NMES machines deliver specific electronic stimulation in 15- to 30-second intervals via two sticky pads attached to the skin along the length of a muscle. Regular use has shown promise in increasing muscle strength, retaining range of motion, increasing blood flow and reducing edema (swelling) (Levine 2013). In the case study, the trainer used an NMES device during the client’s active break periods.

A mirror box helped stimulate neuromuscular pathways in the affected arm. Here’s how this works: The unaffected hand is placed in front of a mirror on a small box, and the affected hand goes inside the box. The reflection of the unaffected hand movements creates an optical illusion that the affected hand is performing the motion. This visual connection enhances neuroplastic rewiring by stimulating the sensory connection between the affected limb and the brain (Levine 2013).

This client’s training, like that of most stroke survivors, remains ongoing. Less affected stroke survivors can often tolerate higher degrees of load with weight machines or free weights. Treadmills, unstable surfaces and agility work can be added as a client’s balance improves.

Trainers applying basic exercise and athletic development principles can help stroke survivors in many ways. The key is to absorb as much knowledge as possible. Resources that proved valuable in the case study included the books Stronger After Stroke by Peter Levine, The Brain That Changes Itself by Norman Doidge and My Stroke of Insight by Jill Bolte Taylor.

These books, along with other items on the reference list—plus trainers’ own knowledge and experience—will be helpful in developing a new area of practice.

NEUROPLASTICITY AND STROKE RECOVERY

A typical stroke kills or damages around 2 billion of the brain’s 100 billion neurons, which leaves about 98% of the brain fully functioning (Levine 2013). Though the initial damage to those 2 billion brain cells can be catastrophic and life altering, recent research into the science of neuroplasticity is providing hope to stroke survivors and their families (Doidge 2007 & 2016).

Neuroplasticity describes the brain’s ability to essentially heal itself through thoughts, activities and neural-pathway rerouting. Successful stroke survivors’ brains redirect signaling from damaged areas to other areas that normally have nothing to do with the recovered function (Doidge 2007 & 2016).
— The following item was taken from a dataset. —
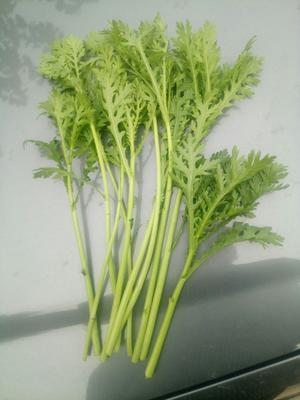 天津西芹 55~60cm 0.5~1.0斤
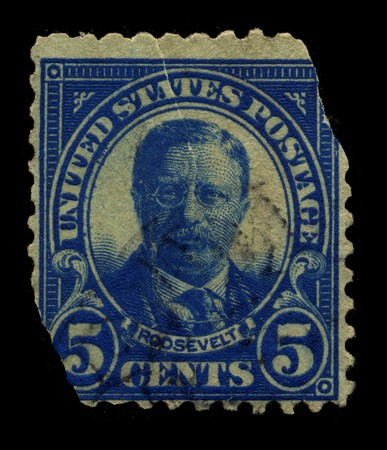 circa: USA - CIRCA 1930: A stamp printed in USA shows Portrait President Theodore  Editorial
Let’s say a stroke in the brain’s left hemisphere shuts down motion in the right leg. At first glance this looks like permanent paralysis, but it doesn’t have to be: Thanks to neuroplasticity, training can improve the leg’s strength and mobility because another portion of the brain has taken over the job. Brain scans have repeatedly demonstrated this rerouting phenomenon (Doidge 2007 & 2016).

STROKE FACTS

Stroke is one of the leading causes of serious long-term disability in adults. Indeed, more than two-thirds of stroke survivors suffer some kind of disability, according to the National Stroke Association. More facts from the NSA:

  • A stroke happens when a blood vessel gets blocked by a blood clot (ischemic stroke) or bursts (hemorrhagic stroke). Both types kill or damage brain cells, potentially paralyzing extremities and interrupting critical vocal, aural and cognitive functions.
  • The severity and location of a stroke determine whether losses of speech, movement and memory are temporary or permanent.
  • Low-level strokes—such as transient ischemic attacks, or TIAs—may produce only minor problems, like weakness of an arm or a leg, with full recovery occurring within a short time (NSA 2017).

References

Doidge, N. 2007. The Brain That Changes Itself: Stories of Personal Triumph from the Frontiers of Brain Science. New York: Viking.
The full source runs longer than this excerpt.